He participated in the World Congress of Universal Documentation. Quoting from
[https://en.wikipedia.org/wiki/World_Congress_of_Universal_Do...](https://en.wikipedia.org/wiki/World_Congress_of_Universal_Documentation)

> The World Congress of Universal Documentation was held from 16 to 21 August
> 1937 in Paris, France. Delegates from 45 countries met to discuss means by
> which all of the world's information, in print, in manuscript, and in other
> forms, could be efficiently organized and made accessible. ...

> The main resolution adopted by the congress proposed that microfilm be used
> to make information universally available.[8] Watson Davis, chairman of the
> American delegation and president of the ADI, stated that the volume of
> information being produced created difficult problems of access and
> preservation, but that these could be solved by the use of microfilm. ...

Spatial question entries:

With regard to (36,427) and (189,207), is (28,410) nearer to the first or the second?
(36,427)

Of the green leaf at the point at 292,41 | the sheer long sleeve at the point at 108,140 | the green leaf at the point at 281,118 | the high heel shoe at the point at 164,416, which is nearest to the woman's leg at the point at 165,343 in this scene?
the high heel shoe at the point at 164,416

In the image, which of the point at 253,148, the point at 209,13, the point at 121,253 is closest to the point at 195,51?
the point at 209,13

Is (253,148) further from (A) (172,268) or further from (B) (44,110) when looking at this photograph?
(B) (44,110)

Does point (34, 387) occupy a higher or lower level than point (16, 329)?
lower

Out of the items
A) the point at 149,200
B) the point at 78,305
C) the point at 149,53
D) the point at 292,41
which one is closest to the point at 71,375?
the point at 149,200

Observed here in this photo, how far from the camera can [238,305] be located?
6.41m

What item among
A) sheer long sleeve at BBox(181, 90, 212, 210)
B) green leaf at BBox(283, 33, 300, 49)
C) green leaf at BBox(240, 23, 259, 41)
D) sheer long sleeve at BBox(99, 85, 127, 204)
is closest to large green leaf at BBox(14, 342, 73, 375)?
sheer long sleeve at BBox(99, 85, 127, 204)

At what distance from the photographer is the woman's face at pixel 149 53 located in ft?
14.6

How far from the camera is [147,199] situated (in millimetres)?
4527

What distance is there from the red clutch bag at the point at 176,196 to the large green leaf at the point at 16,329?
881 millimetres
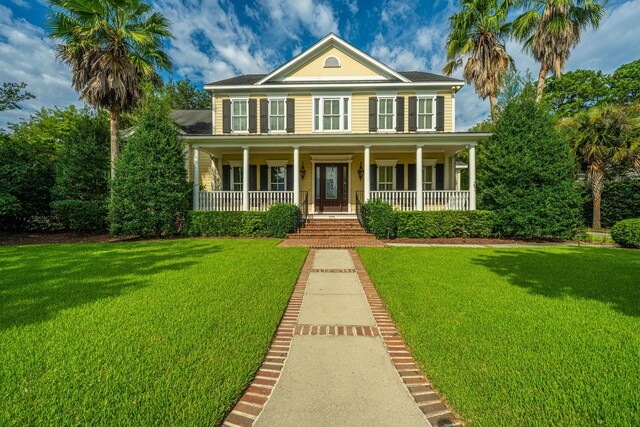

Objectives:
• A. Copy the records word for word, beginning with the line that contains "Observed here in" and ending with the final one, and leave out the pictures.
• B. Carry on the piece about the 1937 World Congress of Universal Documentation from the point where it stops.

Results by task:
• A.
Observed here in this photo, how far from the camera can [238,305] be located?
6.41m

What item among
A) sheer long sleeve at BBox(181, 90, 212, 210)
B) green leaf at BBox(283, 33, 300, 49)
C) green leaf at BBox(240, 23, 259, 41)
D) sheer long sleeve at BBox(99, 85, 127, 204)
is closest to large green leaf at BBox(14, 342, 73, 375)?
sheer long sleeve at BBox(99, 85, 127, 204)

At what distance from the photographer is the woman's face at pixel 149 53 located in ft?
14.6

How far from the camera is [147,199] situated (in millimetres)?
4527

What distance is there from the red clutch bag at the point at 176,196 to the large green leaf at the point at 16,329?
881 millimetres

• B.
> In his address to the Congress, H. G. Wells said that he thought that his
> idea of the "world brain" was a precursor to the ideas other delegates were
> proposing, and explicitly linked the projects being discussed to the work of
> the encyclopédistes:

These are all ideas which percolated through Vannevar Bush's Memex and many
others to become the modern internet.

Also, one of the co-founders of the ADI was Atherton Seidell. He published a
series of articles in _Science_ promoting the use of microfilm. Eg, from 24
August 1934 -
[http://science.sciencemag.org/content/80/2069/184](http://science.sciencemag.org/content/80/2069/184)
.

------
DoctorOetker
I've often hesitated about getting a microfilm or microfiche reader, but what
would really get me over the edge is some kind of similar equipment to make
microfilm or microfiche to use with the reader. Did such "consumer" equipment
ever exist, or did all the libraries and institutions buy premade microfiche
or microfilm, with the exception of a few dedicated conversion companies?

Are there any combined devices/stations that can be used to both read AND
create either microfilm or microfiche?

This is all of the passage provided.